Une plante perçoit la lumière et se courbe pour exposer ses feuilles à cette source. Les groupes des professeurs Christian Fankhauser et Sven Bergmann déterminent la zone exacte de cette perception lumineuse au niveau de la tige. Leur article est publié dans la revue Current Biology.
Le phototropisme est le mouvement qui permet à la tige de s'étirer du côté de la lumière pour optimiser la photosynthèse, autrement dit la transformation de l'énergie solaire en énergie chimique (sucre). Charles Darwin explorait déjà le sujet dans son livre « The power of movement in plants » (1881). Travaillant sur des céréales - plantes à monocotylédon donc une seule feuille embryonnaire - il a suggéré que le site de perception de la lumière ne se situe pas là où croissent les cellules au niveau de la tige, mais que la lumière est perçue à la pointe de la plante, depuis laquelle un signal induit des cellules plus bas dans la tige à pousser de manière asymétrique : celles qui sont positionnées derrière la source de lumière croissent plus vite que celles qui sont mieux exposées, faisant ainsi pencher la tige du bon côté, vers le soleil.

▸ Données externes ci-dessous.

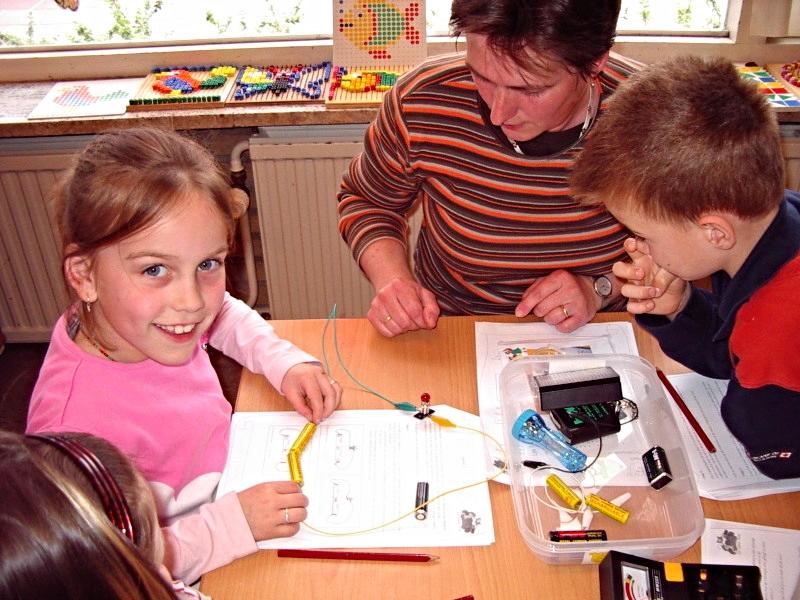 Experimentierkasten & Elektrobaukasten für die Grundschule fördert entdeckendes Lernen und forschendes Lernen im Sachunterricht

Au Centre intégratif de génomique, les chercheurs ont découvert un autre modèle dans les plantes à double cotylédon (les arbres notamment). Première étape de cette démonstration réalisée sur l'Arabidopsis : dans l'obscurité, toutes les cellules de la tige conservent une taille identique et dès lors la plante ne penche pas. Deuxième étape : on rétablit la lumière et on constate qu'une croissance cellulaire asymétrique, donc plus importante pour les cellules situées à l'ombre que pour leurs cousines faisant face au soleil, permet à la tige de se courber en direction de la lumière ; en outre, les chercheurs ont montré que ce phototropisme se réalisait même en privant la plante de ses feuilles (zone en rouge sur la photo).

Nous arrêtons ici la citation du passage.